Dr. Heathcliff Huxtable
Show: The Cosby Show
Actor: Bill Cosby
During the ’80s, the Huxtable family challenged the negative portrayal of African Americans on television. Cliff and his wife were affluent, successful professionals who had a functional family. That was significant, but it was Cosby’s gentle and intelligent brand of comedy that drew an audience. Life lessons were always delivered with humour and empathy. During one episode, Cliff uses Monopoly money to demonstrate the cost of living to Theo in order to disabuse him of the romantic notion he has of living on his own like a “regular person.” Cosby’s comic timing is impeccable as Cliff asks his son if he plans to have a girlfriend and then snatches the last few dollars from his hand.
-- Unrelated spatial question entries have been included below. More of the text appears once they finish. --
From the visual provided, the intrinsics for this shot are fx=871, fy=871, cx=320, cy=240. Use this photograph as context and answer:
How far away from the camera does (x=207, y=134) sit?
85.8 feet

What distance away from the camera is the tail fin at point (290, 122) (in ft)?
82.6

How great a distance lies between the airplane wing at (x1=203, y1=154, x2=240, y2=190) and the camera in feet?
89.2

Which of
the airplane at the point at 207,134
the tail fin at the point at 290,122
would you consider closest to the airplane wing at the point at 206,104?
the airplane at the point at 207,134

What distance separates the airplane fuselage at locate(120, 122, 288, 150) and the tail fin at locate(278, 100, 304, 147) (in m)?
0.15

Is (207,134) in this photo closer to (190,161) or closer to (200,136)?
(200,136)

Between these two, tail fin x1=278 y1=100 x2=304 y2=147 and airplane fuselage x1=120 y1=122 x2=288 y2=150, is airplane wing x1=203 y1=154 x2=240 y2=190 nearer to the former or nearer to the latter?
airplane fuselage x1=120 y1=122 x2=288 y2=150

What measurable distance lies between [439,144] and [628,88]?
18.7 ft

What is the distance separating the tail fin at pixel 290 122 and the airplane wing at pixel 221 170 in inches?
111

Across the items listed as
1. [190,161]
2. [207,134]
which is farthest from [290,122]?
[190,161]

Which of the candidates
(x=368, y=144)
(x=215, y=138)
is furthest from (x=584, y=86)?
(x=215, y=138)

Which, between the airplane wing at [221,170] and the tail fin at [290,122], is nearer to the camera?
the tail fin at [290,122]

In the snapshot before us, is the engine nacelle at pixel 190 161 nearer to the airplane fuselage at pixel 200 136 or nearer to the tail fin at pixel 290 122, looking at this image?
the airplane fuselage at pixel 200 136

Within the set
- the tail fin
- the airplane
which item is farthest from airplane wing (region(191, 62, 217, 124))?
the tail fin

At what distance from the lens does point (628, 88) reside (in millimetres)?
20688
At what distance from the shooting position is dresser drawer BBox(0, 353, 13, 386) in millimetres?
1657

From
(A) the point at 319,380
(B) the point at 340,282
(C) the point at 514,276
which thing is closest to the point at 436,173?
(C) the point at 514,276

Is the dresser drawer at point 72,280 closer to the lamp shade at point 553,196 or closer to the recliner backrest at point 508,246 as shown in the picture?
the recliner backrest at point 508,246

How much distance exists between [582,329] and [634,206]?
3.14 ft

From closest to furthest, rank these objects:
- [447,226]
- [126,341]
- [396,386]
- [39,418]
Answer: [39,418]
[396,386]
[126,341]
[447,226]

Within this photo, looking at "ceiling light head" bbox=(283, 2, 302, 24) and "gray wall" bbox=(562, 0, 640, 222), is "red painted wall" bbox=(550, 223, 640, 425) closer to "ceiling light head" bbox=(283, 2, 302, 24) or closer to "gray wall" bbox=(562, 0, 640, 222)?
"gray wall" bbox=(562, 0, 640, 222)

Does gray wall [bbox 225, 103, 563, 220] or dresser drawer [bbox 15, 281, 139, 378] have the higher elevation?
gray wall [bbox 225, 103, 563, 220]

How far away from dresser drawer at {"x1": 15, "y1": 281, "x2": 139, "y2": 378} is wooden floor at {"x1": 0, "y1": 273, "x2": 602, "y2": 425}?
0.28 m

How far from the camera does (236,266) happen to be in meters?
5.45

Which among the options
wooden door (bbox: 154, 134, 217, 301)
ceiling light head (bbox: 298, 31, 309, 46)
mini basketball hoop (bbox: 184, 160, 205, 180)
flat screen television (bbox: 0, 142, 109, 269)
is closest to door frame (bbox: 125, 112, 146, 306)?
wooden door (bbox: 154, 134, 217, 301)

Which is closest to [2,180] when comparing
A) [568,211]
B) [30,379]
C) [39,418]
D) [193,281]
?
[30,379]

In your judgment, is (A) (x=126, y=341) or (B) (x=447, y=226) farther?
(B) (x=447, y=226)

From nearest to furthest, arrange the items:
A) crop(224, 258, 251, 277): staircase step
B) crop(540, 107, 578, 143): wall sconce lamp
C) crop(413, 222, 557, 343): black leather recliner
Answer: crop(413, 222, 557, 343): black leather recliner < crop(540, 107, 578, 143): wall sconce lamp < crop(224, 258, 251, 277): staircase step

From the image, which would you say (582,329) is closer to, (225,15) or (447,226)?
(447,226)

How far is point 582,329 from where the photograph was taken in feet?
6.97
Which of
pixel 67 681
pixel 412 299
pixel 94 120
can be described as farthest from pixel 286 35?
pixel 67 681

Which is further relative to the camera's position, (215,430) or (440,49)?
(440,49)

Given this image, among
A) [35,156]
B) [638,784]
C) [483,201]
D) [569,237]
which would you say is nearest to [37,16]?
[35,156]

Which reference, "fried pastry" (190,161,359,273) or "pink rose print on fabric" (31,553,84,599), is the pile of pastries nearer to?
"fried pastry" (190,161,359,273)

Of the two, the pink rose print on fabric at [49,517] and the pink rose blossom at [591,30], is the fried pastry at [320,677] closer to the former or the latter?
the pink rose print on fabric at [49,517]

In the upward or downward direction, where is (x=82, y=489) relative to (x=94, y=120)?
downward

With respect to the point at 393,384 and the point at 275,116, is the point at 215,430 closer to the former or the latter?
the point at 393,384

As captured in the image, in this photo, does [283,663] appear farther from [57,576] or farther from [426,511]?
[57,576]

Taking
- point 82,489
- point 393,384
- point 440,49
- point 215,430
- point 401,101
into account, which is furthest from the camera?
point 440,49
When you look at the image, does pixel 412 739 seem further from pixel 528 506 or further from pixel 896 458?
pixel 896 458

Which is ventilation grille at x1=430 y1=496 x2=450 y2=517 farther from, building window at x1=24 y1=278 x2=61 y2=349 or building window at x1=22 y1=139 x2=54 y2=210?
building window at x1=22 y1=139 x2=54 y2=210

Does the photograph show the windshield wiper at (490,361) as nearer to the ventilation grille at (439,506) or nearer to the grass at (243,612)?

No wonder the results from a 2005 Harris Poll showed that Cliff Huxtable is the television father adults would most like to have had growing up.
Tim “The Tool Man” Taylor
Show: Home Improvement
Actor: Tim Allen
Suburban father of three Tim Taylor was a man’s man-or at least he tried to be, and it was these bungled attempts that made his character so appealing. Tim was the host of a local TV show called Tool Time, but it was actually his assistant Al who knew how to use the tools. Whenever Tim got near tools or machinery, unfortunate accidents occurred. In one episode, he’s operating a crane and accidentally drops a beam on his wife’s car. Despite his chest-beating axiom of “more power,” he was still a caring husband and dad. That duality played out in the advice he gave his kids-less wholesome than Mike Brady’s but not as mean-spirited as Homer Simpson’s. He advises youngest son Mark, for example, that if something good happens and his older brothers are happy for him, then something’s wrong. Home Improvement was immensely popular in the ’90s, and Allen’s performance earned him a Golden Globe in 1995.
Show: The Simpsons
Actor: Voiced by Dan Castellaneta
When Homer Simpson ambled onto the American television landscape in the ’90s, he was the antithesis of role-model fathers such as Jim Anderson and Cliff Huxtable. Homer was rude, crude, overweight and lazy. He was also morally questionable. For example, when Homer organized a citizens’ watch group, they ended up breaking more laws than they protected. In another episode, he dispensed this advice: “Kids, you tried your best and you failed miserably. The lesson is, never try.” Nevertheless, viewers identified with and embraced this working-class stiff. The genius of Homer is that while he comes up short in many areas, he’s devoted to his wife, Marge, and three kids, Bart, Lisa and Maggie. And that makes the lout endearing and even admirable in spite of everything else. D’oh!
Show: Hannah Montana
Actor: Billy Ray Cyrus
Forget the cringe-worthy “Achy Breaky Heart” and the mullet. Billy Ray Cyrus is back with a better haircut and a better gig as Robby Stewart on the show Hannah Montana, which debuted in 2006. The premise of the show is that Robby’s daughter Miley Stewart (played by Billy Ray’s real-life daughter Miley) lives a double life as both a regular teenager and pop star Hannah Montana. When Robbie isn’t writing songs or managing Hannah’s career, we can’t help but crack a smile at the plucky widower who inadvertently embarrasses his daughter with his goofy behaviour and what Miley calls “fortune cookie advice.” A modern dad, Robby doesn’t always have to be in control and lets his own insecurities show-as when he goes on a date with Miley’s best friend’s mom.